Çıkarılan Metin:
▼▼▼

Her iki tarafın keskin uçlarda olmasını
kanlı bir sürecin başlangıcı olarak değerlendirmek de mümkün. Şu an özgürlük ve
statü için büyük mücadele veren Kürtler ile kendini Kürt düşmanlığı temelinde
örgütleyen ve buna göre stratejisini belirleyen Türk devleti arasında son
derece keskin bir çelişki ve çatışma vardır. Birisi özgürlükten ve statüden
diğeri ise inkar ve egemenlikten yanadır. Her iki taraf da son derece
keskindirler.
Peki
ne olacak?
Türk devleti kırılmak zorunda.

▲▲▲

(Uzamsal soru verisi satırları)
▼▼▼

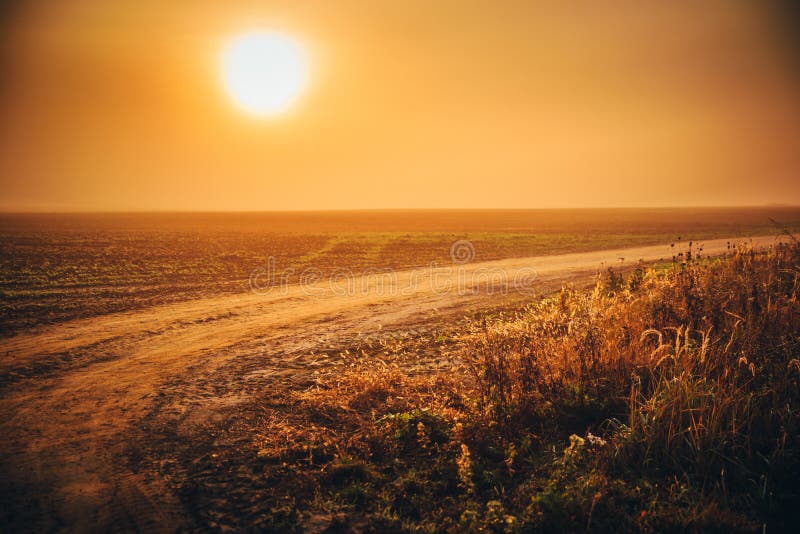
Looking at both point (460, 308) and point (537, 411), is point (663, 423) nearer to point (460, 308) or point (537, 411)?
point (537, 411)

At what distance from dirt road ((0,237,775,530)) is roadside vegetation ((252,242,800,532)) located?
4.38 feet

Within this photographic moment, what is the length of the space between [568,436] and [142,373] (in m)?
7.15

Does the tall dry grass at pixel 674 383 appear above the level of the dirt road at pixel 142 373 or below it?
above

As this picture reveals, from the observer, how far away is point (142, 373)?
7.30 m

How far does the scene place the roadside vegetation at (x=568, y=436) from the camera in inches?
145

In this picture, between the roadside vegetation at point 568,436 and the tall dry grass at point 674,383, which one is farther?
the tall dry grass at point 674,383

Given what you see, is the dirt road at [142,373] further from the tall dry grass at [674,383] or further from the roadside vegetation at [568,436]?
the tall dry grass at [674,383]

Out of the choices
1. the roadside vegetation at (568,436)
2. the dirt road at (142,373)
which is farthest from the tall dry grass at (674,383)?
the dirt road at (142,373)

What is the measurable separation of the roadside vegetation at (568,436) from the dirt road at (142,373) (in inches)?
52.6

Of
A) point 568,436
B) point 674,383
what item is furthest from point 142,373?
point 674,383

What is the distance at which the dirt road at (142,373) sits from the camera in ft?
13.4

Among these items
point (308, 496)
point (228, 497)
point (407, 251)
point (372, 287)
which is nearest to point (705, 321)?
point (308, 496)

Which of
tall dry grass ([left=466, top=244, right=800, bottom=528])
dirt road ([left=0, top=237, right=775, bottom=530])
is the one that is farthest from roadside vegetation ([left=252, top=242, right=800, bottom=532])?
dirt road ([left=0, top=237, right=775, bottom=530])

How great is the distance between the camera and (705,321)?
632 cm
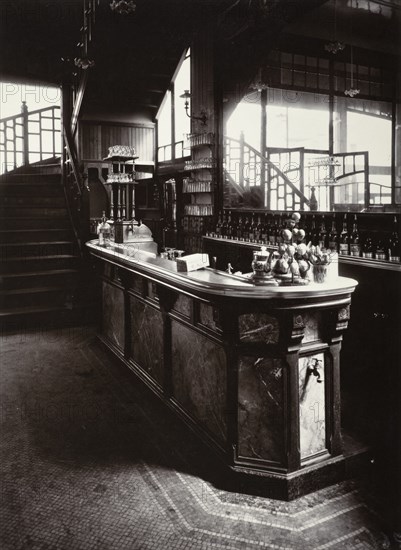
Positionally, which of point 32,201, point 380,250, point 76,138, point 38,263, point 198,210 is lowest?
point 38,263

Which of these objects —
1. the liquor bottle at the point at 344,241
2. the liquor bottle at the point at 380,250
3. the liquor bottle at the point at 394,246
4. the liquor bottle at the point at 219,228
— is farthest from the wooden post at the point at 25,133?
→ the liquor bottle at the point at 394,246

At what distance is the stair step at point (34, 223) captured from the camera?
26.4 feet

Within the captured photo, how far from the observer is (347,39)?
1172 centimetres

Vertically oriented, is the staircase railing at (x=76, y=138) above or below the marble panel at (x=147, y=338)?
above

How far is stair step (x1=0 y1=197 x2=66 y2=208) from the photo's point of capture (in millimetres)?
8562

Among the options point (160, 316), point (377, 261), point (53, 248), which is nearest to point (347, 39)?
point (53, 248)

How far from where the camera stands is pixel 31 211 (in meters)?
8.45

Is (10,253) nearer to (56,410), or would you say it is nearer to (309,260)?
(56,410)

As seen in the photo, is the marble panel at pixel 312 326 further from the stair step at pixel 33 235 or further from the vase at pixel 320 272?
the stair step at pixel 33 235

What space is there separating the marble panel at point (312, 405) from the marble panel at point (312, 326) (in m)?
0.11

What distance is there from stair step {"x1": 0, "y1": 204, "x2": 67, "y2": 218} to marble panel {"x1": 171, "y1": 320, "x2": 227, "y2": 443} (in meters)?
5.47

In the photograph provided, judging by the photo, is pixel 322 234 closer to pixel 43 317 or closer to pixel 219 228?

▲▲▲

Alıştırma Seti:
1 - Çıkarılan metinde "Her iki tarafın" ile "devleti kırılmak zorunda." arasındaki bölümü, her iki uç dahil, kelimesi kelimesine aktarın.
2 - Kayıtlarda "How far is stair" ifadesini içeren satırdan kayıtların sonuna kadar uzanan satırları, iki uç da dahil olmak üzere, hiçbir değişiklik yapmadan alıntılayın.

Sonuçlar:
1 -
Her iki tarafın keskin uçlarda olmasını
kanlı bir sürecin başlangıcı olarak değerlendirmek de mümkün. Şu an özgürlük ve
statü için büyük mücadele veren Kürtler ile kendini Kürt düşmanlığı temelinde
örgütleyen ve buna göre stratejisini belirleyen Türk devleti arasında son
derece keskin bir çelişki ve çatışma vardır. Birisi özgürlükten ve statüden
diğeri ise inkar ve egemenlikten yanadır. Her iki taraf da son derece
keskindirler.
Peki
ne olacak?
Türk devleti kırılmak zorunda.

2 -
How far is stair step (x1=0 y1=197 x2=66 y2=208) from the photo's point of capture (in millimetres)?
8562

Among the options point (160, 316), point (377, 261), point (53, 248), which is nearest to point (347, 39)?
point (53, 248)

How far from where the camera stands is pixel 31 211 (in meters)?
8.45

Is (10,253) nearer to (56,410), or would you say it is nearer to (309,260)?
(56,410)

As seen in the photo, is the marble panel at pixel 312 326 further from the stair step at pixel 33 235 or further from the vase at pixel 320 272?
the stair step at pixel 33 235

What space is there separating the marble panel at point (312, 405) from the marble panel at point (312, 326) (in m)?
0.11

What distance is there from stair step {"x1": 0, "y1": 204, "x2": 67, "y2": 218} to marble panel {"x1": 171, "y1": 320, "x2": 227, "y2": 443} (in meters)?
5.47

In the photograph provided, judging by the photo, is pixel 322 234 closer to pixel 43 317 or closer to pixel 219 228?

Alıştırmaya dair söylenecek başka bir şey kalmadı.